* **Trecho exibido**:
***

Por várias vezes Lacan contrapôs gozo e desejo. Em Kant com Sade, a vondade de gozo pode ser lida como a fidelidade a um supereu apático e categórico que só poderia levar a destruição da vítima e do algoz.

Alguns anos depois, no Seminário XI, considerado uma virada no seu ensino, Lacan parece conduzir-nos a pensar o gozo como o real que desperta. A pulsão de morte pode, então, ser pensada como inovadora: uma alavanca onde, a partir de um impossível reconhecido como tal, o discurso do analisante modifica-se, sofistica-se numa ficção elaborada que revela um amor pela língua. O sujeito poderia, assim, utilizar-se de um intolerável do gozo, de uma “temporada no inferno”, no processo final da análise.

Se a rocha da castração vai surgir nos sonhos como o real que nos faz despertar, um real mais concreto que a realidade, o sujeito é conduzido na análise a confrontar-se com o furo do simbólico. O sonho relatado por Freud em A interpretação dos sonhos, do pai cansado que dorme enquanto o corpo do filho é velado no quarto ao lado, tem como mensagem oracular a frase que desperta:"Pai, não vês que estou queimando?" Ela seria a visada de uma análise, o momento em que o simbólico mostra-se como litoral, borda do real. Dimensão trágica de uma análise, se a frase pode ser interpretada como a insuportável culpa do pai pela morte do filho, a frase não se esgota aí. Ela é uma enunciação no estilo do semi-dizer poético. Sria sua não compreensão que permitiria o circunscrever de uma ponta de real? Aqui, o mortífero do amálgama entre real e gozo seria um trampolim para a cadeia significante- entre luto e desejo.



3. A criação como instalação de um novo discurso.

***

* **Listagem fornecida**:
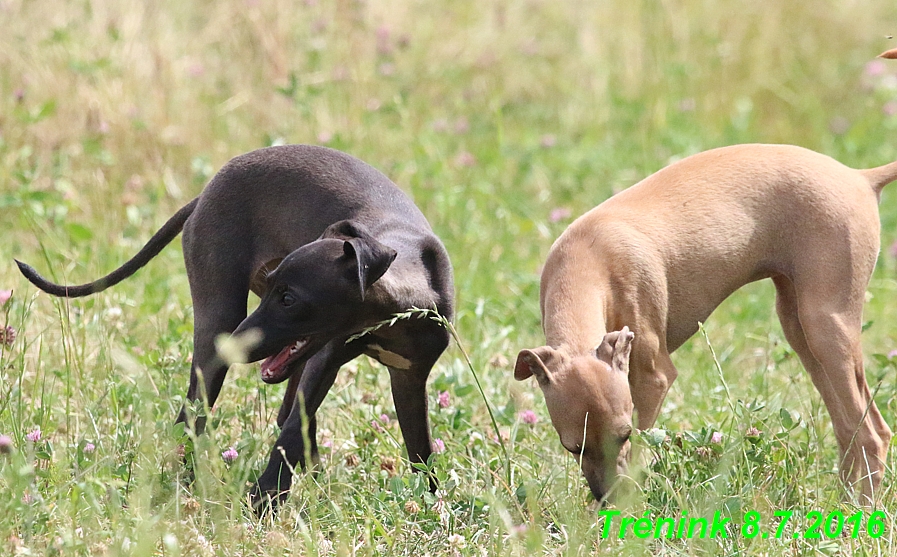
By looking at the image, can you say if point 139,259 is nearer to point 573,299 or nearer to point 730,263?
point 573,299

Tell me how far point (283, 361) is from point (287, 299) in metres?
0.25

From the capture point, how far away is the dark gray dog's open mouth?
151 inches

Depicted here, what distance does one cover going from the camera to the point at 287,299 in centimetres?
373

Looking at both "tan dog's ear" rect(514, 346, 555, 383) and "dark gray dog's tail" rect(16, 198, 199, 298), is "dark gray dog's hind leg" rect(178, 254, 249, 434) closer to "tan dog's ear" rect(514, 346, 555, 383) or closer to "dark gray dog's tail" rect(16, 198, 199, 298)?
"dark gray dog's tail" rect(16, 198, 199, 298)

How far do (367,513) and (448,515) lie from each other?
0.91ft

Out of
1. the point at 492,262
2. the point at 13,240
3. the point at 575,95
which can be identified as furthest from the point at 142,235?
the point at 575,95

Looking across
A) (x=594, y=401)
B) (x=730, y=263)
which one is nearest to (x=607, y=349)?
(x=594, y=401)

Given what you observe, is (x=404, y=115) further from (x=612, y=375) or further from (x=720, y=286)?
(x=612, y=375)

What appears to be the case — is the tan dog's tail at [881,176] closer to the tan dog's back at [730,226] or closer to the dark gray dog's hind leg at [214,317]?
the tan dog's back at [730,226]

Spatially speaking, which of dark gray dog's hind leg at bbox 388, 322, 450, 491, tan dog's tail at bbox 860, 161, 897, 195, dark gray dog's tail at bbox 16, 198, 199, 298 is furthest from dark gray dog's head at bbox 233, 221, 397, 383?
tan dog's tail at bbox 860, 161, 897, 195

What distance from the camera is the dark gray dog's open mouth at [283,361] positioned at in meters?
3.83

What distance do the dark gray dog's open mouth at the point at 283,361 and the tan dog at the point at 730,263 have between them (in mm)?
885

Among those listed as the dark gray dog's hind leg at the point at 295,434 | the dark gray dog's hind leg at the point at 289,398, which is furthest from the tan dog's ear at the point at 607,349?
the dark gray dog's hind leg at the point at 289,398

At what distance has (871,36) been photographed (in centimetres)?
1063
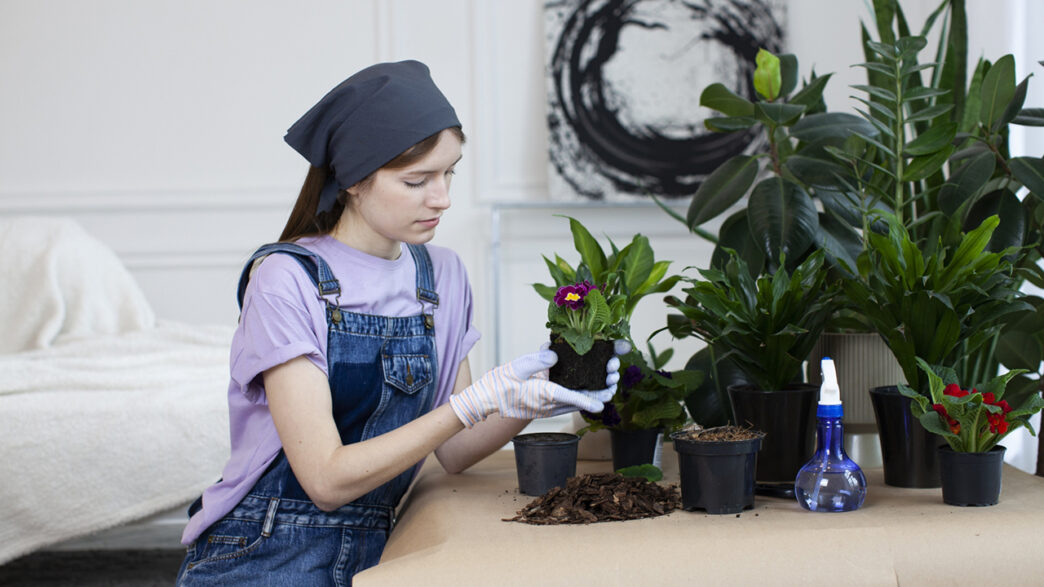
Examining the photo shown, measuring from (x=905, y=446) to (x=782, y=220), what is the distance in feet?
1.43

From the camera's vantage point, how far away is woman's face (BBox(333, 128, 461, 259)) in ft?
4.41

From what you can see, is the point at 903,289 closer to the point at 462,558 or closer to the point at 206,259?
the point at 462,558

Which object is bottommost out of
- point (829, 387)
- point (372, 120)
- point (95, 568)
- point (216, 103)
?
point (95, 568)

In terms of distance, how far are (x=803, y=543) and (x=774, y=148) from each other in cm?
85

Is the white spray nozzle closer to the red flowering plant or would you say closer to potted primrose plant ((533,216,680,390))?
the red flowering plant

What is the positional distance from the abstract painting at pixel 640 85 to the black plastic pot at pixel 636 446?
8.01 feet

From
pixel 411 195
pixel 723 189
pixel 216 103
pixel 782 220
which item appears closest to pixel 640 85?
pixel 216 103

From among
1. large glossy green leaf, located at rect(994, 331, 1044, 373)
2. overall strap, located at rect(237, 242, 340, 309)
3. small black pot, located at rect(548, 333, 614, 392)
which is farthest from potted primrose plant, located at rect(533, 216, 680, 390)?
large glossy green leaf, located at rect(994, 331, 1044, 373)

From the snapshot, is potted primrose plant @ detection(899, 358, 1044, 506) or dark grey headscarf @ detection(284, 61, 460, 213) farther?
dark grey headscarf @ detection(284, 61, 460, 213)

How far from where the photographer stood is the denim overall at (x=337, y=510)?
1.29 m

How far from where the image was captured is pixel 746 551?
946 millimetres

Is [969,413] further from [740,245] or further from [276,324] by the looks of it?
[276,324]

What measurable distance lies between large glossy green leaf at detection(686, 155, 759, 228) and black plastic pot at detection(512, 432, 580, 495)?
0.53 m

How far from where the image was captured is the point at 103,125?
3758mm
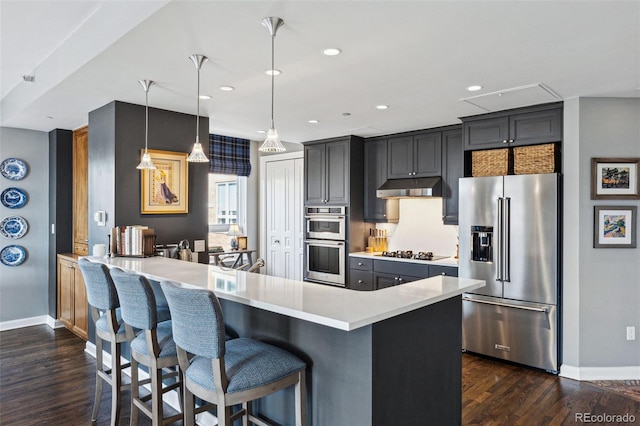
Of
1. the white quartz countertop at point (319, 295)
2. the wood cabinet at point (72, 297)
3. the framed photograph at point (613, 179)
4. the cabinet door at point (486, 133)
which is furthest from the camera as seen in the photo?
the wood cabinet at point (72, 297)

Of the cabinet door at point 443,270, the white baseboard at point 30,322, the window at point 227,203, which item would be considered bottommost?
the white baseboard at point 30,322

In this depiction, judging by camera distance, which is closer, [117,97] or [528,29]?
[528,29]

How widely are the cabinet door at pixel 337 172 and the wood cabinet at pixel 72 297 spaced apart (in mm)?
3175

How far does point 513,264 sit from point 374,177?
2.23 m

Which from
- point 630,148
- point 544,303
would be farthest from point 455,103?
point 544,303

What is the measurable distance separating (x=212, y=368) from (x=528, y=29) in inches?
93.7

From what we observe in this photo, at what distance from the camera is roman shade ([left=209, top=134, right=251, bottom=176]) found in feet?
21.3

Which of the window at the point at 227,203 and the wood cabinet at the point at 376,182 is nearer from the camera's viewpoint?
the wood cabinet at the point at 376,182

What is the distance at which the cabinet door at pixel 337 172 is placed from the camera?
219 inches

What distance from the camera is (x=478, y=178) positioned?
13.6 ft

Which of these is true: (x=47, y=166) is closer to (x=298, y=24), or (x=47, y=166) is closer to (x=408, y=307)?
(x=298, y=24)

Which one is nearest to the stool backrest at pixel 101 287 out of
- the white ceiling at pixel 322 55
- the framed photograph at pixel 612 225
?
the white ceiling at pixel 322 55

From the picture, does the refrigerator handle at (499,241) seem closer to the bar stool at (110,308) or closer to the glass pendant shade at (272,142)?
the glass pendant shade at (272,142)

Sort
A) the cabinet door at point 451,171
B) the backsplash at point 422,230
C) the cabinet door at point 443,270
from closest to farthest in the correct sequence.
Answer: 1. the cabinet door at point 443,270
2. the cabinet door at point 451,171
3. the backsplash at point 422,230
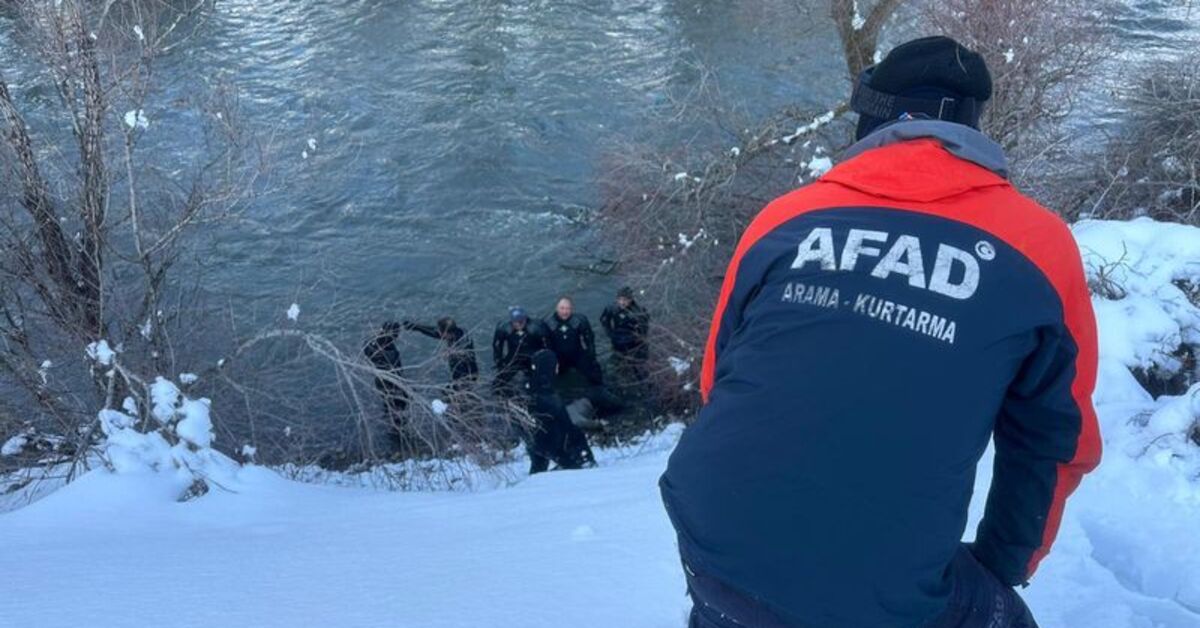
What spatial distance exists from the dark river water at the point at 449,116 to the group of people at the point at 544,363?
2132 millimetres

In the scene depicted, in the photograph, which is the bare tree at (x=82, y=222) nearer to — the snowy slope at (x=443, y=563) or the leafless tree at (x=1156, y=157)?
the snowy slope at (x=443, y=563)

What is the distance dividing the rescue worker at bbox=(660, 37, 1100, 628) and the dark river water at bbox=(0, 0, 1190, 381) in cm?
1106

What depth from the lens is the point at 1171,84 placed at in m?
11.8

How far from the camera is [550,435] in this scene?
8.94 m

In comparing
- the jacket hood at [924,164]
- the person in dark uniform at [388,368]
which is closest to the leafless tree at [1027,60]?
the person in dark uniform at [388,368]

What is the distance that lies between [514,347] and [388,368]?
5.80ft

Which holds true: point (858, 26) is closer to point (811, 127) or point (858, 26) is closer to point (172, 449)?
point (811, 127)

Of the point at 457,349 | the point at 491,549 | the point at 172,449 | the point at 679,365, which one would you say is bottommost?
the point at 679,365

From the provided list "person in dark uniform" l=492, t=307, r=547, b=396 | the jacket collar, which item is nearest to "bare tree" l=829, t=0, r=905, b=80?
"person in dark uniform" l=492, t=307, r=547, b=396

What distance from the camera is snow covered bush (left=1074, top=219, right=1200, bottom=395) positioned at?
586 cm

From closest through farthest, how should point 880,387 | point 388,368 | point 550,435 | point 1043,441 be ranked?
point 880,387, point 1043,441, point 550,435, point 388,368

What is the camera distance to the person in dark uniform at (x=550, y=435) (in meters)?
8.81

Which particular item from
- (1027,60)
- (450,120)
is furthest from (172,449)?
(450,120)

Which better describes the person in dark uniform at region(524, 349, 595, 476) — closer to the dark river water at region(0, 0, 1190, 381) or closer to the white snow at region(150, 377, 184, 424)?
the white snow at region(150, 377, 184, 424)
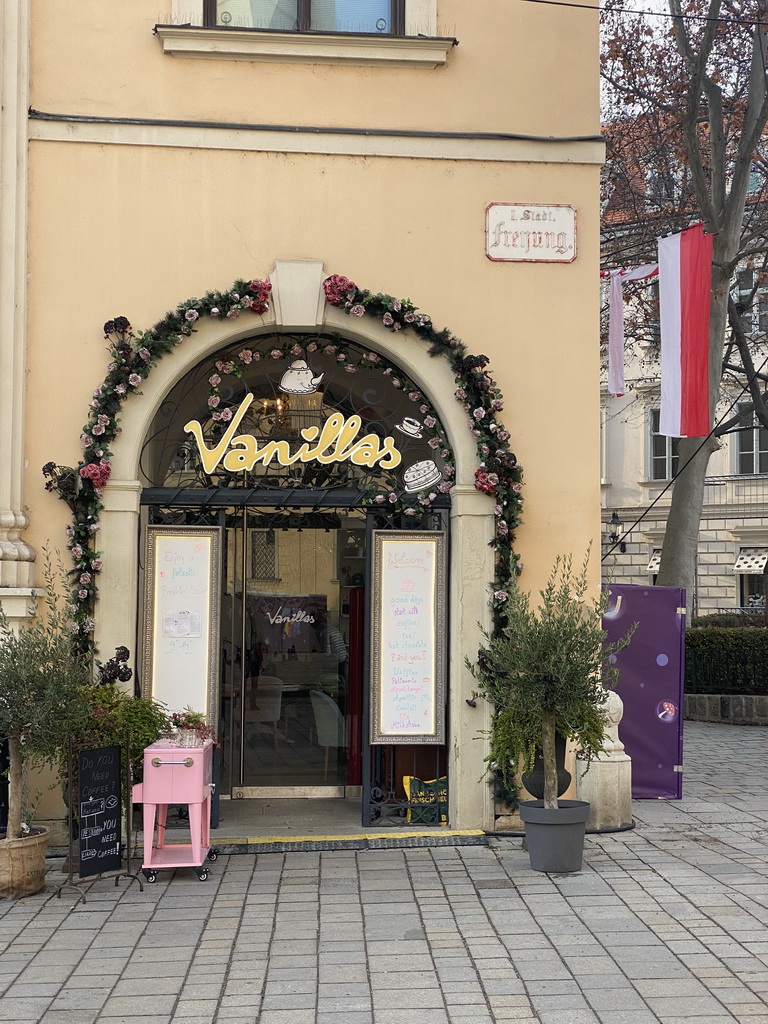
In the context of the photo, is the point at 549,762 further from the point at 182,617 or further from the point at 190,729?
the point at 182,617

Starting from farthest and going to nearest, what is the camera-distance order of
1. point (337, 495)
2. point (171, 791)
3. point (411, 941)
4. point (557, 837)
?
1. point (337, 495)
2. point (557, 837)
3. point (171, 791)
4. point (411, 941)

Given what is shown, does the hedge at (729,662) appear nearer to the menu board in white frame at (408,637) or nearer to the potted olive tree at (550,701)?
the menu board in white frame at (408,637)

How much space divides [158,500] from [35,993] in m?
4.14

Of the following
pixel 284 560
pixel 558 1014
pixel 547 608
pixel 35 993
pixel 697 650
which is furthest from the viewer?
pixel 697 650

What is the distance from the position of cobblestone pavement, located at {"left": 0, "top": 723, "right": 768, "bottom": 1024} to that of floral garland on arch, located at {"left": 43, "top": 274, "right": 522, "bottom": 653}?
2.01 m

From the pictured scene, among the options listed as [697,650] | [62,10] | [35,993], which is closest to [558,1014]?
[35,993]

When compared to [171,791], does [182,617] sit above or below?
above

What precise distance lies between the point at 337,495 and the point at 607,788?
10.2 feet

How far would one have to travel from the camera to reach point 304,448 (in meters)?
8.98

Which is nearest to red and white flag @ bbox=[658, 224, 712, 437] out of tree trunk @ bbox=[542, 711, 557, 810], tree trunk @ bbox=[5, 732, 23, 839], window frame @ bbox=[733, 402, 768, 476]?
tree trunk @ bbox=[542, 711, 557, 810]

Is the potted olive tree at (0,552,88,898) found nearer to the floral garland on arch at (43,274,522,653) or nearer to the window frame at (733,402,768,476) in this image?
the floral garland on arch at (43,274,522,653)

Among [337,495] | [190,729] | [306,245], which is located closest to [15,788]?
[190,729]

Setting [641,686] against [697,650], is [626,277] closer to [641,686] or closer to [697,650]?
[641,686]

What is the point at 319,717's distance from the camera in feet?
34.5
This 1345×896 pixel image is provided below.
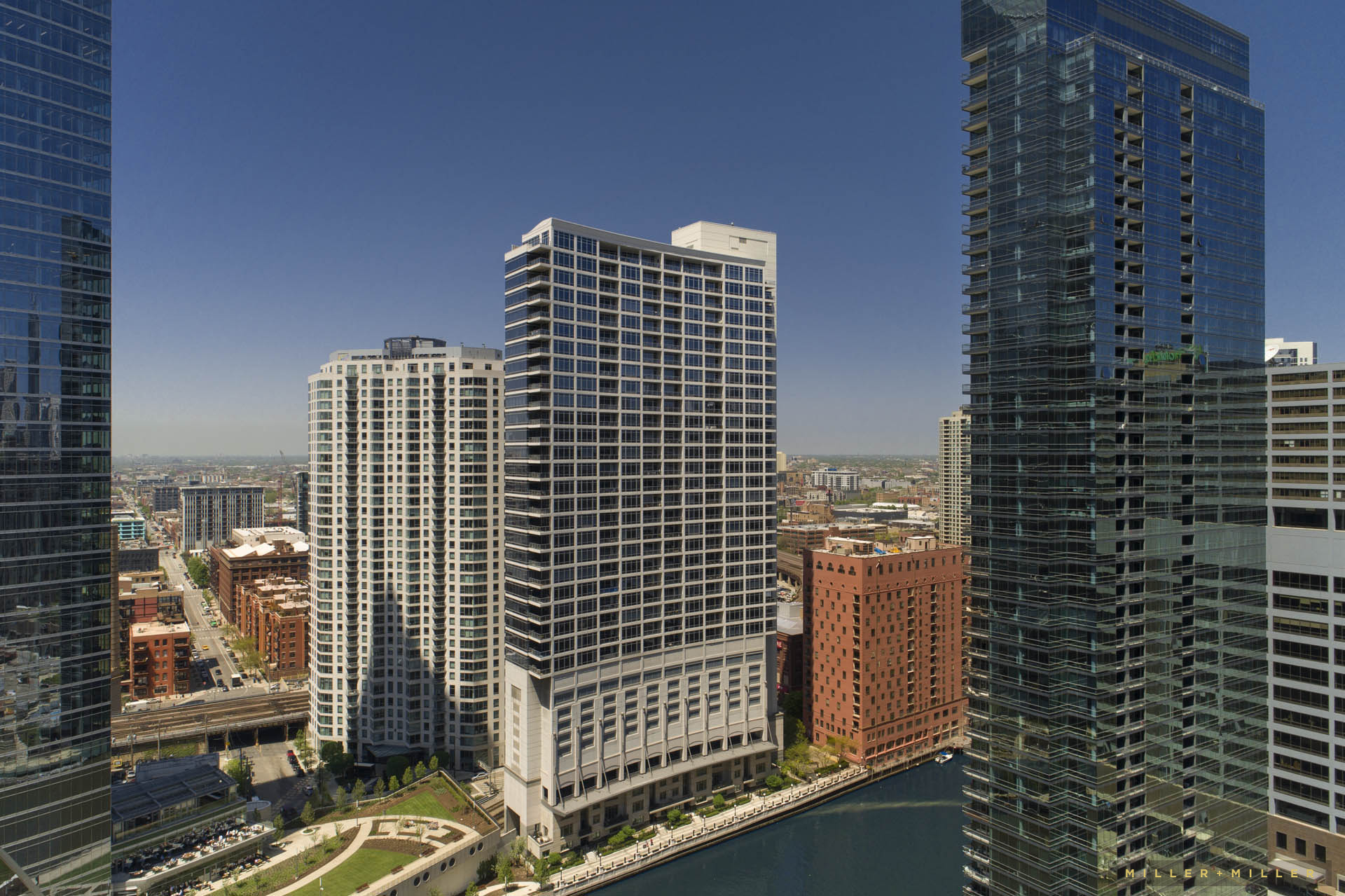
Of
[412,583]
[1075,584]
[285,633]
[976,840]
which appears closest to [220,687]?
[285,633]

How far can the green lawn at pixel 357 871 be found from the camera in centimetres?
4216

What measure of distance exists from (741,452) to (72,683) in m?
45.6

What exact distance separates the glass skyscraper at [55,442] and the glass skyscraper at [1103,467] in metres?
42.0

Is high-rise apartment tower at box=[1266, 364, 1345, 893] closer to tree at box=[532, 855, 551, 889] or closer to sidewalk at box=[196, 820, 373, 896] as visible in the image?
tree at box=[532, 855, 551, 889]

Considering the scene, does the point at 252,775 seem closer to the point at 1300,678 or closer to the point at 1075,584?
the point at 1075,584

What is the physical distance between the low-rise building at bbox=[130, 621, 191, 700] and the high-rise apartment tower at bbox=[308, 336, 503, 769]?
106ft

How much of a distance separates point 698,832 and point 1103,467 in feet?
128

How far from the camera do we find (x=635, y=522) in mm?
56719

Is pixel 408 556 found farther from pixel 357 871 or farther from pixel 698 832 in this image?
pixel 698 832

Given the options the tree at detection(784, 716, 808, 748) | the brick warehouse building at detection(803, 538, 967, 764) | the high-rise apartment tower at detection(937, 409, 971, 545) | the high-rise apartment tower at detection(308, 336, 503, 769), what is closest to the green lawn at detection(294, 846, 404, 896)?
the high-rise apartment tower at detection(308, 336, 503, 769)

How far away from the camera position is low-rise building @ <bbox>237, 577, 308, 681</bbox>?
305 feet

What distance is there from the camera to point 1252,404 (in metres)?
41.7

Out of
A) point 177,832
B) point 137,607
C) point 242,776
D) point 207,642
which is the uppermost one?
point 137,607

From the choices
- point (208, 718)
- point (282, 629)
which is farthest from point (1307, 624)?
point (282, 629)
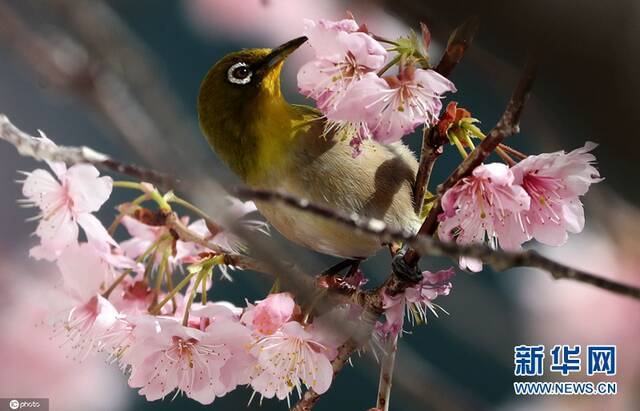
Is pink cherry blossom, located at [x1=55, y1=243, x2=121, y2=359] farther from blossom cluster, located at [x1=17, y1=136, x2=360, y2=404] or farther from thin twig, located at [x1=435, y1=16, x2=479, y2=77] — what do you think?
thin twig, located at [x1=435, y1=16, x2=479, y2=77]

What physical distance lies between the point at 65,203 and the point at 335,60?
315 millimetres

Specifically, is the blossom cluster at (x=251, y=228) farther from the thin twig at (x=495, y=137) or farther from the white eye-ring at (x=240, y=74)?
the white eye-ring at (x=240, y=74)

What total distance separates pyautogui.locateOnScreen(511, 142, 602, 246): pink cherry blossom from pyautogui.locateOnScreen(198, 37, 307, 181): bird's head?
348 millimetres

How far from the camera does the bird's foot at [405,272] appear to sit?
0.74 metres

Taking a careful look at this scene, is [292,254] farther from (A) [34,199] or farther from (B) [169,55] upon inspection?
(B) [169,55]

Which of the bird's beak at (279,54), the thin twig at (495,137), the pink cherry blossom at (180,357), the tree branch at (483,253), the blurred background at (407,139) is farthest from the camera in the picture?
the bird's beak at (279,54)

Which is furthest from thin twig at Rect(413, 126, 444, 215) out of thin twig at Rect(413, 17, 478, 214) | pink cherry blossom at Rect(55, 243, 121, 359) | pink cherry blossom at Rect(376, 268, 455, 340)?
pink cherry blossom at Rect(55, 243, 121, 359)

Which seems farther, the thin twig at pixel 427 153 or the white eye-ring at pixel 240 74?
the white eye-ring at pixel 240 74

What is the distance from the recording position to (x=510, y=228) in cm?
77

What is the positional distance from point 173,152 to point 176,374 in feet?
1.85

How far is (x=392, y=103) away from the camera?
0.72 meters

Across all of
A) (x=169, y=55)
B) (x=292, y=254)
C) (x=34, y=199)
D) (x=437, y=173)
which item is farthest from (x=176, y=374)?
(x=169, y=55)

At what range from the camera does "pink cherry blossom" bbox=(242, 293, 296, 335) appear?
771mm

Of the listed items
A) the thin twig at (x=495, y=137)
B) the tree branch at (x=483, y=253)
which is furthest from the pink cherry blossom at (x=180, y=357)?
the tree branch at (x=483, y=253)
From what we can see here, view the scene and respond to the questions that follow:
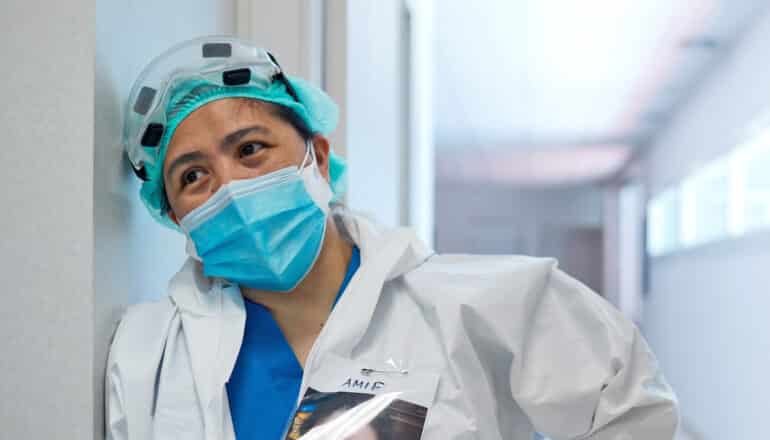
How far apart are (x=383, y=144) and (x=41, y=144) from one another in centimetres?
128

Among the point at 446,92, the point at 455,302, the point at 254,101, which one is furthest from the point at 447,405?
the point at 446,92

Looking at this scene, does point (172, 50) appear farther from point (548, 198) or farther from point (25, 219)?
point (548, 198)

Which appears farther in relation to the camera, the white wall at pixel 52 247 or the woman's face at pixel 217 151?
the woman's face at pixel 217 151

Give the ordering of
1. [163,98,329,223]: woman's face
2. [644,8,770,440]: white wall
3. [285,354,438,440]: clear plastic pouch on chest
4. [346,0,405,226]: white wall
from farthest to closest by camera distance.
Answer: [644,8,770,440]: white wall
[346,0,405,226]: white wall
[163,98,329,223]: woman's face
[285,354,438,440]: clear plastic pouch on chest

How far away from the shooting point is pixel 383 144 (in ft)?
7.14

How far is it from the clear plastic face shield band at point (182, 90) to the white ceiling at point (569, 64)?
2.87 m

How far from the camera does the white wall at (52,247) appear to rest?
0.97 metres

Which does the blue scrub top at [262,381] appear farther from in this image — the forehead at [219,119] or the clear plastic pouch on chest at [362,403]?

***

Retome o trecho sobre gozo e desejo em Lacan logo após a última linha mostrada e desenvolva a seção aberta pelo título final.

O imperativo categórico do supereu é redimensionado numa análise. Ao “Jouis!” (Goze!) do supereu, o sujeito pode responder com “J’ouis un nouveau sens” “ Ouço um novo sentido”.Desde o trabalho de Freud sobre o witz, o dito espirituoso, o bem dizer é da ordem de uma elaboração sofisticada que relança o sexual; numa espécie de drible bem sucedido em relação à censura.

O que o poeta pode nos ensinar é que todo um trabalho com as malhas significantes é necessário para que o sujeito destitua o tirano em seu pedido impossível de gozo. Pedido que encontra fidelidade na figura do sádico.

Tendo como referência a elaboração do dito espirituoso, a análise aponta para a criação de um novo discurso, um novo laço social.

Aquilo que alguns poetas marcaram em suas belas páginas sobre a criação de sentido a partir de uma descontrução, da manutenção do paradoxo em seu amálgama com o real pode ser vinculado a uma reflexão sobre o  processo analítico.

A psicanálise, como talking cure, pode importar algumas sacações da poesia contemporânea, writing cure: O rigor do equívoco permite a irrupção da letra em suas relações com o gozo, permitindo aí um relançamento do discurso.

Rimbaud escreveu: “ Quero ser poeta (…) trata-se de chegar ao desconhecido pelo desregramento de todos os sentidos.” Assim, um amor para além da fusão imaginária, da complementaridade sexual ou do afogamento do sujeito no Outro, estará por ser reinventado.

O amor da diferença, assim, não visaria a pertinência à grande lei da Coisa e sua crueldade, mas reconheceria no feminino uma verdade impossível de formalizar.

A última etapa do ensino de Lacan nos aponta a possibilidade da facção de nós singulares para além de uma palavra última que possa redimir o analisante. Estes nós, novos recalcamentos, seria a garantia de surgimento do sujeito que utiliza o seu sintoma, synthome, com outro sentido. É que o significante, sendo um semblante, encontra sua melhor via numa “verdade inventada”.

A relação do poeta Rimbaud com  a letra, pode revelar o vínculo da letra com os gozos, metaforizados através das cores: “A negro, E branco, I vermelho, U verde, O azul : Vogais”. As cores, como os gozos, resistem à formalização, até a chegada do poema.

A poesia é verde, U-vert-e, ouverte, aberta.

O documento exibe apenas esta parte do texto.